The shouting and bad behavior at a presidential debate may influence the contentious Nov. 3 election, but in the year of a global pandemic, the potential for an abrupt and essentially unplanned-for demise of the U.S. Affordable Care Act is a bigger kitchen-table issue.
Americans have seen the stress put on the health care system by COVID-19. We have seen the bravery of the front-line doctors and nurses and the ingenuity of hospitals responding to the crisis.
And while the medical professionals can debate specific provisions of the ACA, better known as Obamacare, the notion of a federal lawsuit overturning it suddenly would be a destabilizing event that we don’t see as helpful right now, if ever.
Our view in 2010 was that the complex bill to create Obamacare had good and bad points. We did not endorse it at that time because of its complexity and the political chaos around its largely party-line adoption.
It was not true that it was rushed through: Committees of Congress, and acres of newspaper debates, thousands of hours of talking heads, all had argued over the provisions of the bill for years. Most of the provisions are in fact politically popular, such as a requirement that families be able to buy insurance without the much-abused barrier of “preexisting conditions.” Medicaid expansion has been a Godsend for Louisiana during the pandemic.
The political argument in favor of such positives of the ACA dominates the headlines, as a U.S. Supreme Court hearing on keeping or rejecting the law is scheduled right after the Nov. 3 election. But less-appreciated is that the law reaches into all sectors of medical practice in this country.
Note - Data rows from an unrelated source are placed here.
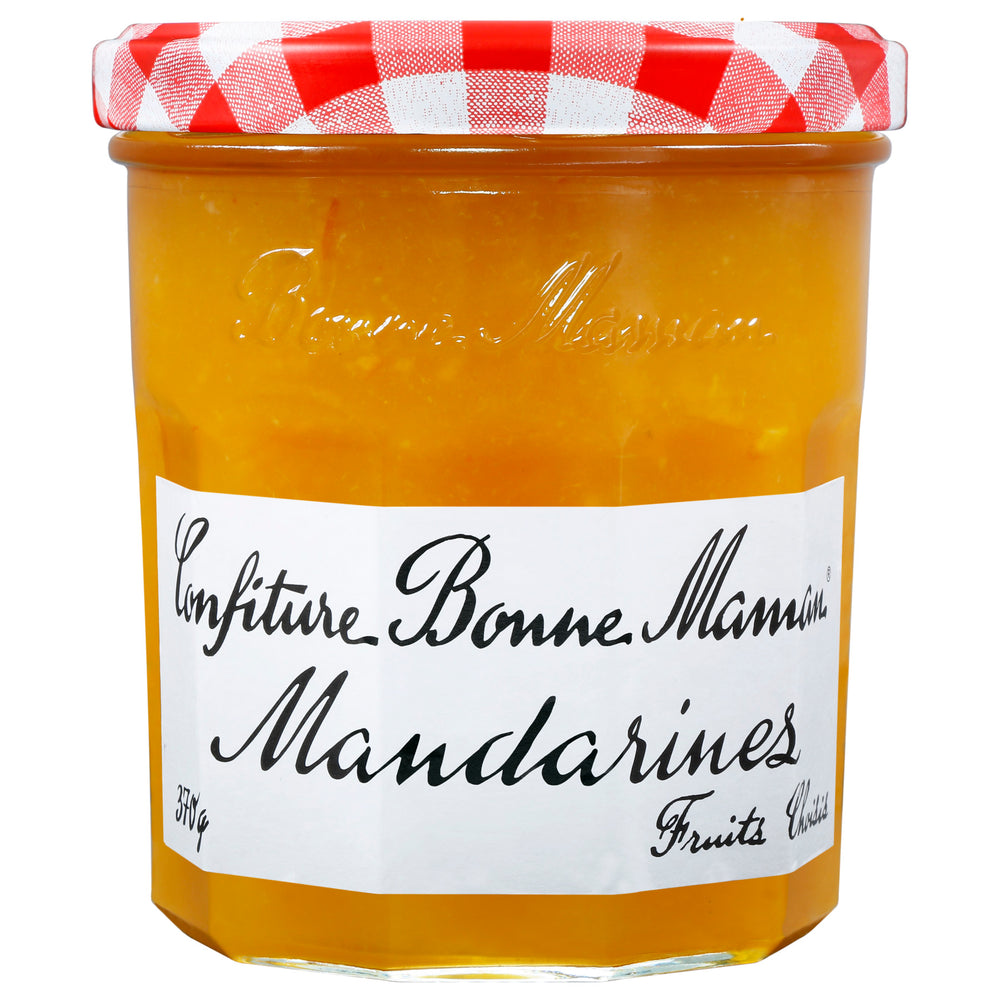 Confiture de Mandarines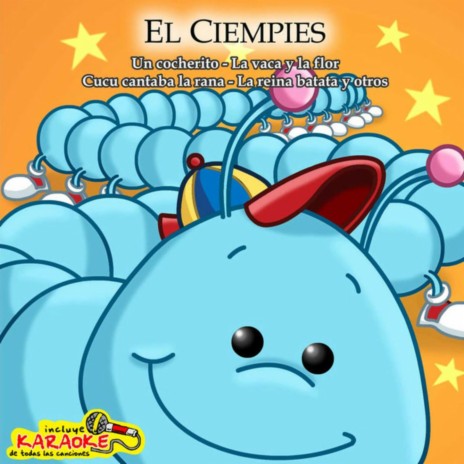 El Ciempies (Karaoke) | Boomplay Music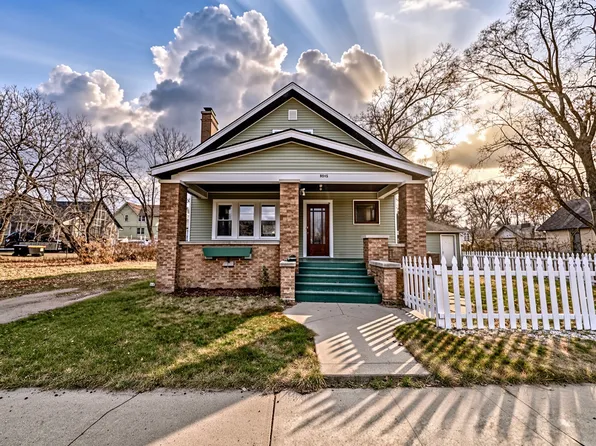 1318 6th Ave, Rockford, IL 61104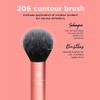 Real Techniques, Flawless Base, Set de Brochas de Maquillaje para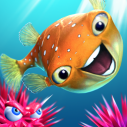 Fugu Wemo Media iTunes iPad Sylvia Earle Aquarium 3-D game ocean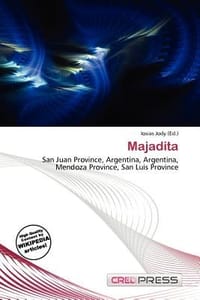 Majadita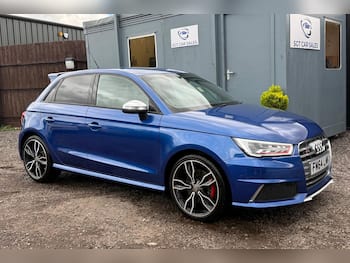 Used Audi S1 2015 for sale - 79830318: Photo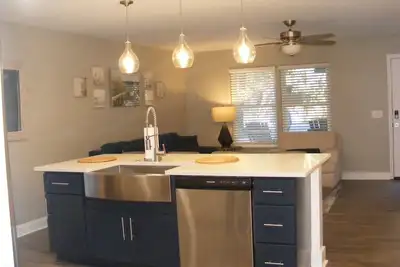 Image de Modern Seaside Beach Retreat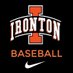 Ironton Fighting Tigers Baseball (@baseballironton) Twitter profile photo Ironton Fighting Tigers Baseball (@baseballironton) Twitter profile photo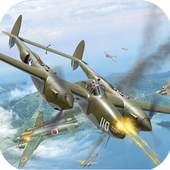 Sky Strike Fighters 1.1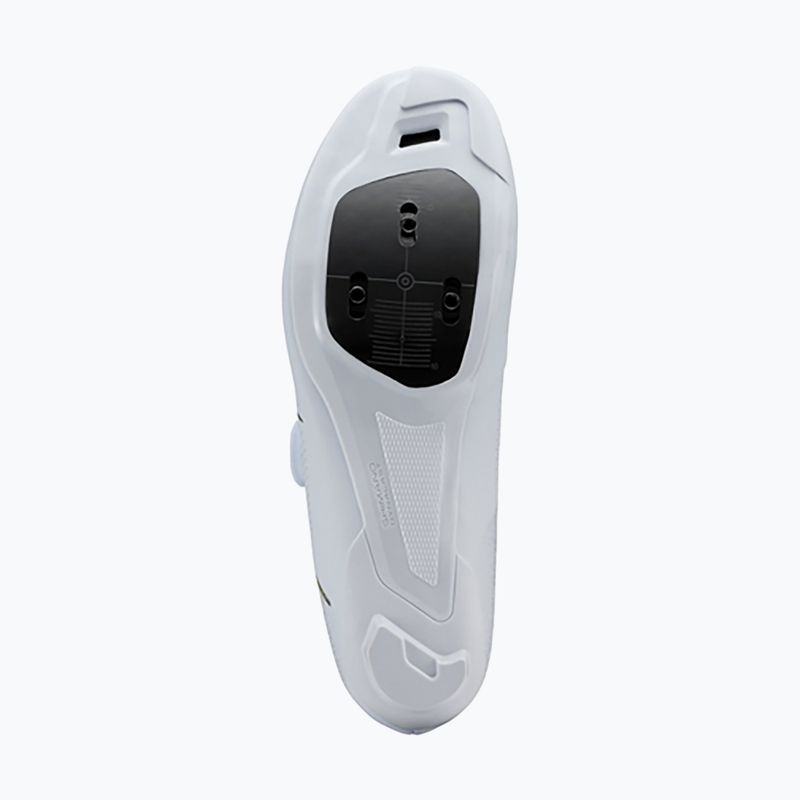 Încălțăminte de șosea pentru femei Shimano SH-RC302W white 6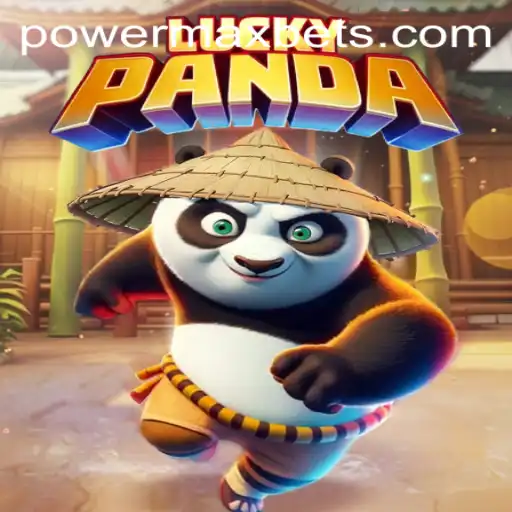 Exploring LuckyPanda: A Thrilling Gaming Adventure with PowerMaxBet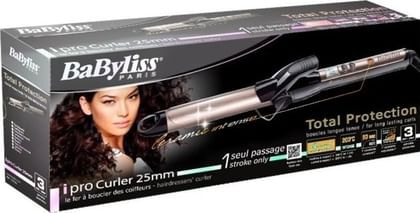 Babyliss C525E Hair Styler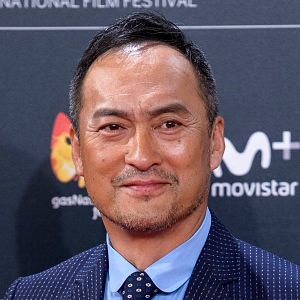 Fotoğraf Ken Watanabe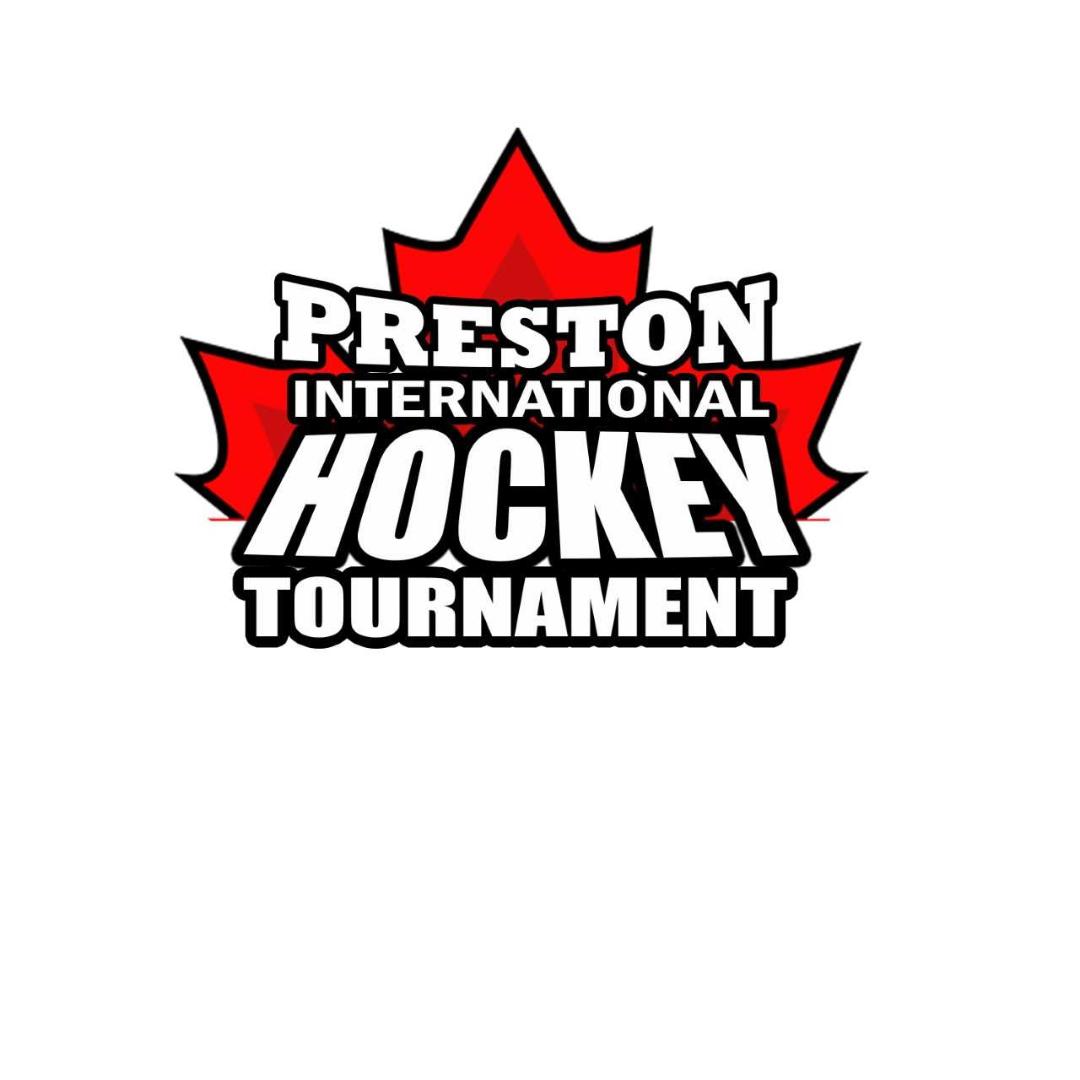 63rd Annual Preston International Hockey Tournament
Provisions of the law end lifetime caps for patients needing very expensive care and push the system toward preventive medicine — hopefully a long-term cost saver. “Even some key improvements to Medicare — including a reduction in prescription drug costs for beneficiaries — would be gone,” analysts wrote recently in The New York Times of the lawsuits.
The politics of such a wrenching change should deter Republican politicians from the lawsuit, but it was inspired by the GOP attorney general of Texas and enthusiastically endorsed by Attorney General Jeff Landry of Louisiana, a Republican. It was an irresponsible challenge, because of the radicalism of the desire to strike down the entire law over its funding mechanism, ultimately upheld by Chief Justice John Roberts’ court.
The Wall Street Journal called the lawsuits — based on a legal stretch by a U.S. district judge in Texas — a big political loser for Republicans. “We were against Obamacare from the start and lambasted the Chief’s 2012 ruling. But this Obamacare case will hurt the GOP politically while accomplishing little legally,” the Journal wrote.
We hope that the Journal and many legal scholars are correct that the lawsuit won’t ultimately succeed and result in wholesale chaos in America’s medical system. But it could, thanks to AGs not paying attention to the potential consequences of lawsuit-happy partisans.